Wednesday, October 3, 2012

The Alice in Wonderland Effect

Hanging out with 1,800 year old redwood trees is pretty amazing.  The world of Henry Cowell State Park feels both ancient and timeless.
 
Eagle Creek crossing
Before our hike, we had a pleasant conversation with a smiley ranger.  My guess is he loves his job.  Following his suggestion, we walked to the back of the main redwood grove and entered a trail at the General Fremont tree.  (That sucker is 277 feet tall!)  From there we hiked the River Trail and Big Rock Hole Trail.

Don't forget to stop and look up.
As we walked, I could feel us moving away from civilization and into the world of the Zayante Indians, the area's residents for thousands of years.  There is something fresh and honey-ish about redwood-infused air.

For a while I was invigorated.  Then I got a little drowsy, sort of like I was under some kind of cosmic spell.  I released to the floating, dreamy sensation.  Perhaps being dwarfed in stature and time created an Alice in Wonderland effect.

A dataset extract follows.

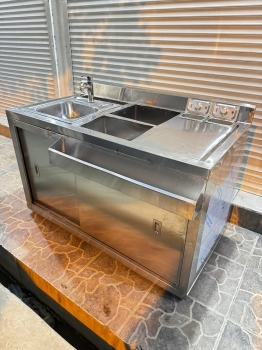 estaciÓn de bar en acero inoxidable – fabricaciÓn especial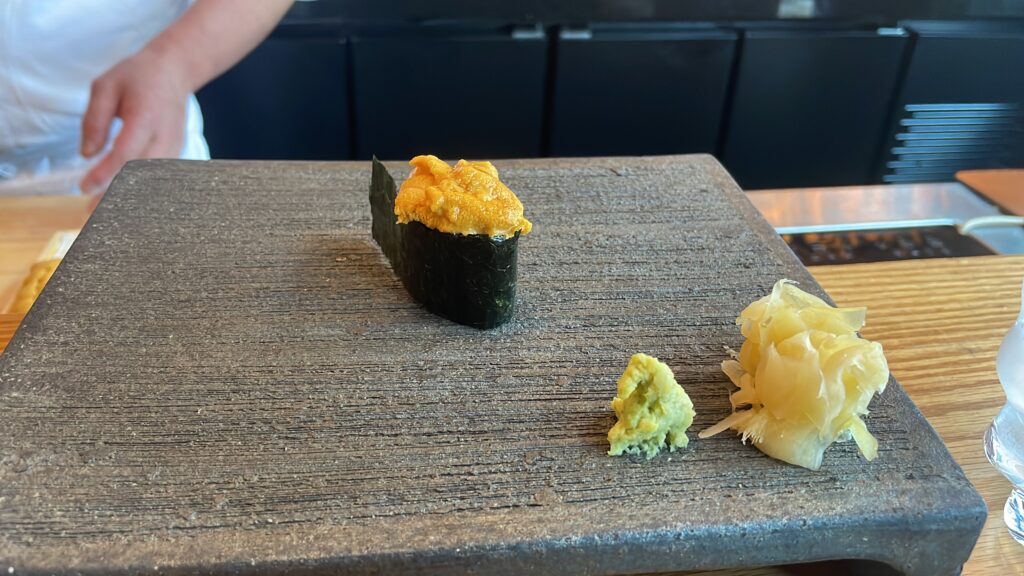 日本各地の海の幸を中心に、伝統的な日本料理にスポットを当てたコラボレーションメニューとなっている。(ANJ)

I'm glad that Henry Cowell's son gave away $14 million to enhance the "public good."  As a member of the public, I agree:  It's good.


If you go to Henry Cowell, you can enter through the main entrance, where parking is $10.  There you have easy access to the main redwood grove, the Roaring Camp train, and the visitor's center and gift shop where you can get a free map.  This map is much better than anything you can find online.

There are free entrances at several well-marked trail heads off Highway 9.  To explore another area of the park called Fall Creek Unit you can enter off Empire Road.  Hikes range from easy to challenging.  Trails are numerous and well-tended.